In a notable move, the U.S. Securities and Exchange Commission (SEC) implemented a new marketing rule on November 4, 2022, revamping regulations surrounding investment adviser advertising and the use of placement agents. This modernized rule replaces an outdated predecessor and untangles a complex web of no-action letters, streamlining the regulatory landscape and setting new standards for investment service sales. We spoke with Ira Kustin, a partner at the law firm Paul Hastings, to delve into the most significant changes ushered in by these revised rules.
The SEC regulates marketing material for investment advisors to protect investors and maintain the integrity of the financial markets. By doing so, they help prevent misleading, fraudulent, or manipulative financial advertisements that could deceive or harm potential investors.
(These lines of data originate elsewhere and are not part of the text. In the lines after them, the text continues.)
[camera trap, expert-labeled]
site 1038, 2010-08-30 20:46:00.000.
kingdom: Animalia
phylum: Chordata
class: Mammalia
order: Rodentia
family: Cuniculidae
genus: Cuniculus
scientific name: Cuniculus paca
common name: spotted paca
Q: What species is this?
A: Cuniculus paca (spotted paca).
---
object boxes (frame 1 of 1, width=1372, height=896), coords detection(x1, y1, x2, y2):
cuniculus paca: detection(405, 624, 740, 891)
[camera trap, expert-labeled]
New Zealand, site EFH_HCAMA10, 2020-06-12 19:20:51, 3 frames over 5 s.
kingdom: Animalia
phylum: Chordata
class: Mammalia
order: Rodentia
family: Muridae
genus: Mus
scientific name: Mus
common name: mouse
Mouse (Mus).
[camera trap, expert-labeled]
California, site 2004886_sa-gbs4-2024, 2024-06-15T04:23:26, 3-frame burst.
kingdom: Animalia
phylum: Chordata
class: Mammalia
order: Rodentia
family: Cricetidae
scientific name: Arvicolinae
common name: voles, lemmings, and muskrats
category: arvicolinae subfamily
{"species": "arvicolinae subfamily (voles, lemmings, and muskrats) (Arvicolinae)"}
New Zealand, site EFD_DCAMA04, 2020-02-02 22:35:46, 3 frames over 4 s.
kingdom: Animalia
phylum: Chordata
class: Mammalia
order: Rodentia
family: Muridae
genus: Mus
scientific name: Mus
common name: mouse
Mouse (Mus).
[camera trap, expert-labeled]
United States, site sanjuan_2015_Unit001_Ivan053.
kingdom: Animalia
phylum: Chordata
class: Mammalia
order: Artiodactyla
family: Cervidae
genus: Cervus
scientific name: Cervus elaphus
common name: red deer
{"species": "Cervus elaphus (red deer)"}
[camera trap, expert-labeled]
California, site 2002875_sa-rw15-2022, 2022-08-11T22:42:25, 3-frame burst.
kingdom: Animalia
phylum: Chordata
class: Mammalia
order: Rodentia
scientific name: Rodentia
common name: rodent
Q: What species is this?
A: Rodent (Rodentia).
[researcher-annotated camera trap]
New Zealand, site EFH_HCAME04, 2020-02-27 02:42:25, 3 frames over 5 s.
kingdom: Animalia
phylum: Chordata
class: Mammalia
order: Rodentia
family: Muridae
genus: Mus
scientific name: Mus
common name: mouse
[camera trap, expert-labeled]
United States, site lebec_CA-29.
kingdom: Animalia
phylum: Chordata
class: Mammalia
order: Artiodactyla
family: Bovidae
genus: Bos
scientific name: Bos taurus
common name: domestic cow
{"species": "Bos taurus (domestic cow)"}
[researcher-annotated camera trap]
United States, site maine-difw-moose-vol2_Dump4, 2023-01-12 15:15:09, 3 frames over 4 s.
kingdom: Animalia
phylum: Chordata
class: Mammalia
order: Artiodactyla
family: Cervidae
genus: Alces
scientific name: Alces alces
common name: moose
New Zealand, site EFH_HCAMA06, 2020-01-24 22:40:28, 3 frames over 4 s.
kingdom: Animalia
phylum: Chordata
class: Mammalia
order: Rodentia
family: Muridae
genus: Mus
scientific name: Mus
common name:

For example, imagine an advertisement that only highlights the success stories of certain investments but conveniently ignores the ones that performed poorly. This is known as "cherry-picking" and can give potential investors a false sense of security about the advisor's overall performance. Another example is when an advisor presents "gross performance" (returns before fees and expenses) without showing the "net performance" (returns after fees and expenses), creating an illusion of higher returns than what the investor would actually receive.
The SEC’s new rule is intended to require investment advisors to present more accurate, transparent, and balanced information so as to help potential investors make better-informed financial decisions. The revamped rule, “Modernized Marketing Rule for Investment Advisers” attempts to do so by prohibiting bad behavior such as making false or misleading statements, discussing benefits without mentioning related risks, selectively presenting investment advice, and providing deceptive information.
A primary focus of the new rule involves the presentation of performance information in advertisements. Kustin emphasizes that advisors need to pay close attention to the rule's nuances concerning related performance, extracted performance, hypothetical performance, and predecessor performance rules. Although each type of performance adheres to particular guidelines, the primary objective is to maintain transparency, enabling potential investors to comprehend the advisor's track record and methodologies. Additionally, advisors must present the gross performance of their funds alongside net performance figures, highlighting the SEC's commitment to transparency by requiring advisors to clarify the effects of costs and fees on returns.
Significantly, the new rule consolidates the previous advertising rule and the formerly distinct cash solicitation rule. Consequently, the updated rule affects how firms engage placement agents or other parties compensated for investor solicitation. Companies must disclose the agents' status as clients or investors, implement written agreements, and guarantee agent adherence to the marketing rule. Additionally, disqualification rules are in place, preventing specific individuals from being compensated for endorsements or testimonials.